▶ _EXCERPT PROVIDED_:
■ ■ ■ ■ ■
Saturday 28 April 2012

Guidelines do not part take to character of statute, are advisory in nature

Guidelines per se do not partake to the character of statute. Such guidelines in absence of the statutory backdrop are advisory in nature. This is because guidelines, by their very nature, do not fall into the category of legislation, direct, subordinate or ancillary. They have only an advisory role to play and non-adherence to or deviation from them is necessarily and implicitly permissible if the circumstances of any particular fact or law situation warrants the same.
Supreme Court of India
Poonam Verma & Ors vs Delhi Development Authority on 13 December, 2007
Author: S.B. Sinha
Bench: S Sinha, H S Bedi
Appeal (civil) 5874 of 2007
[Arising out of SLP (Civil) No. 1322 of 2007] S.B. SINHA, J :

1. Leave granted.
2. Respondent is an authority created under the Delhi Development Act, 1957 (for short the Act ). The Act was enacted to provide for the development of Delhi according to plan and for matters connected therewith or ancillary thereto.
Respondent floated a scheme known as Fifth Self Financing Housing Registration Scheme, 1982 (for short the Scheme ). Appellants herein pursuant to an advertisement issued in this behalf registered themselves; their registration numbers being 13463, 16602 and 13464. For the purpose of allotment of flats, lots were drawn on various occasions, viz., in June, 1987, November, 1987, March, 1989, July, 1990, January, 1991, January, 1993. Appellants were not successful therein and, thus, were unable to get flats in locality of their choice. The Scheme was closed. However, with a view to give a chance to those who were not successful in the lots on the earlier occasions, a public notice was issued in some newspapers on 8.12.1993 for release of about 3000 flats which included some built and ready-built ones situated in Kondli-Gharoli. Registrants under the Scheme were entitled to apply therefor. In the public notice, it was categorically stated that the registrants of the said scheme who had not applied for an allotment in that release would not be eligible to apply again for allotment. It was further stated that in the case registrants of 5th SFS did not avail of this opportunity or if they surrendered allotment/ allocation after being successful, they shall be deemed to have opted out of the scheme and action shall be taken to refund their registration money.

3. Appellants did not respond to the said notice. Despite the same allegedly they had been allotted Category- III flats. They were called upon to pay the price specified therefor and to take delivery thereof. They declined to do so. They asked their names to be included in the VI and VI-A Self Financing Schemes which were issued later on. Respondent did not agree thereto.
4. A complaint was filed by the appellants before the Consumer Disputes Redressal District Forum II on or about 16.01.1995 inter alia for a direction upon the respondent herein that their registration should not be cancelled and they should be considered in future draw of lots till they could be allotted flats in the locality of their choice. By a judgment and order dated 24.07.1995, the said application was allowed holding that the action of the respondent in not considering the cases of the appellants for allotment through the process of draw of lots amounted to unfair trade practice, apart from being unilateral and unjustified. Aggrieved by and dissatisfied therewith, the respondent preferred an appeal before the State Consumer Disputes Redressal Commission, New Delhi and by an order dated 30.11.1998 allowed the said appeal and set aside the order of the District Forum. Appellants herein thereafter filed a revision application before the National Consumer Disputes Redressal Commission. During pendency of the said application, they approached the Finance Member and Chairman of the respondent to place their case before the out of court settlement committee . By an order dated 25.11.1999, the National Commission dismissed the revision petition filed by the appellants herein relying inter alia on Clause 16 of the Brochure wherein it had categorically been stated that DDA reserves the right to withdraw the Scheme at any time . A Special Leave Petition preferred thereagainst was dismissed.
■ ■ ■ ■ ■
▶ _EXERCISE INSTRUCTIONS_:
A. In the excerpt from the Poonam Verma judgment, on what date did the National Commission dismiss the appellants' revision petition?
B. Carry the excerpt from the Poonam Verma judgment forward, starting right after its final sentence about the Special Leave Petition.

▶ _SUPPLIED INFORMATION_:
■ ■ ■ ■ ■
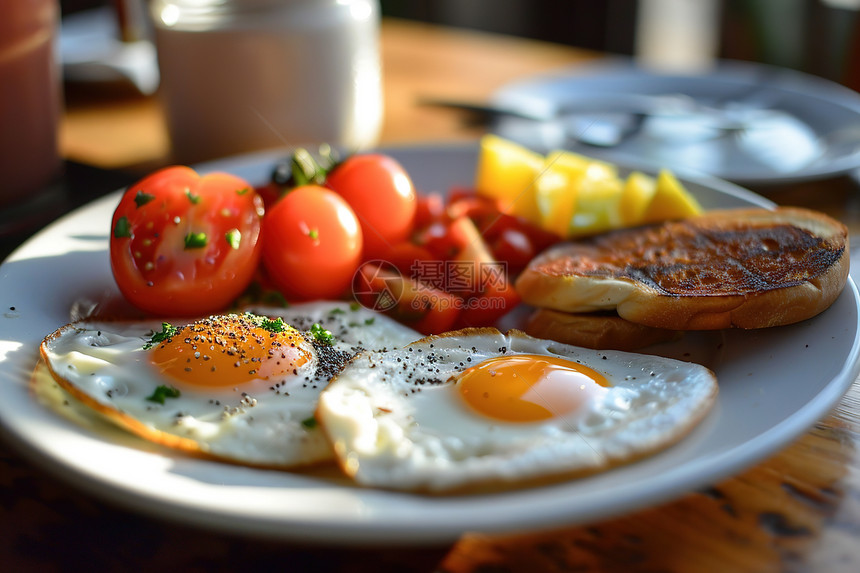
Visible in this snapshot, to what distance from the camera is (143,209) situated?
130cm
■ ■ ■ ■ ■
▶ _ANSWERS BELOW_:
A. 25.11.1999

B.
5. Although the appellants were not successful in their attempt to obtain any remedy on the judicial side, they purported to approach the Ministry of Urban Affairs in 1997. They made certain representations. Allegedly, the Joint Secretary (D&L) by reason of a letter dated 24.08.2000 addressed to the Vice-Chairman of Delhi Development Authority directed as under:
I am directed to refer to D.O. letter No. F.1 (Misc.) 5th SFS & onwards/2000/SFS, dated the
15th May, 2000 from Shri Arvind Kumar, the
then Commissioner (Housing), on the subject
noted above, and to state that the matter
pertaining to giving one more opportunity to the left out registrants of 5th and subsequent Self Financing Schemes was discussed in the
Chamber of UDM with VC, DDA some time
back. After discussion, it was agreed that instead of a general scheme, VC, DDA would cover the
pending petitioners, especially, the hard cases under the OTA quota. It was also mentioned by the VC, DDA that there are only three such
cases. It is, therefore, requested that further action to allot the flats to these three petitioners may please be taken and action taken in the
matter may be intimated to this Ministry in due course.
6. The State Consumer Disputes Redressal Commission was again approached. The application of the appellants was dismissed. Another application was filed by them before the Permanent Lok Adalat for non- compliance of orders of Ministry of Urban Development despite availability of flats. By an order dated 6.09.2005, the Lok Adalat observed:
On 12.4.2005, Lok Adalat had recommended that the case of the petitioner is a hard case and instead of General Scheme the case of the petitioner
should be considered under the Out of Turn
Allotment quota particularly when there are only three cases left. In this connection a letter of Minister of Urban Development & Poverty
Alleviation dated 24.8.2005 refers to. This letter clearly provides that according to the Vice-
Chairman, DDA there are only three such cases
left and in such a situation the case of the
petitioner should be covered under OTA Quota
being a hard case. This recommendation has not been accepted by the DDA presumably for the
reason that the scheme of SFS under which the
petitioner had applied had become defunct. The scheme of OTA under the quota is also no longer in existence and as such the case of the petitioner cannot be considered under this category. The petitioner cannot be considered under this
category. The petitioner cannot be allotted a flat as the flats which are lying vacant for which the petitioner has applied for the DDA has merged the flats with the Higher Income Group. In other
words, the DDA in the aforesaid circumstances has opposed such allotment to the petitioner. There is no meeting ground between the parties, the matter is closed as unsettled. The petitioner is at liberty to approach appropriate Forum/ Court of Law for redressal of his grievances if she is so advised.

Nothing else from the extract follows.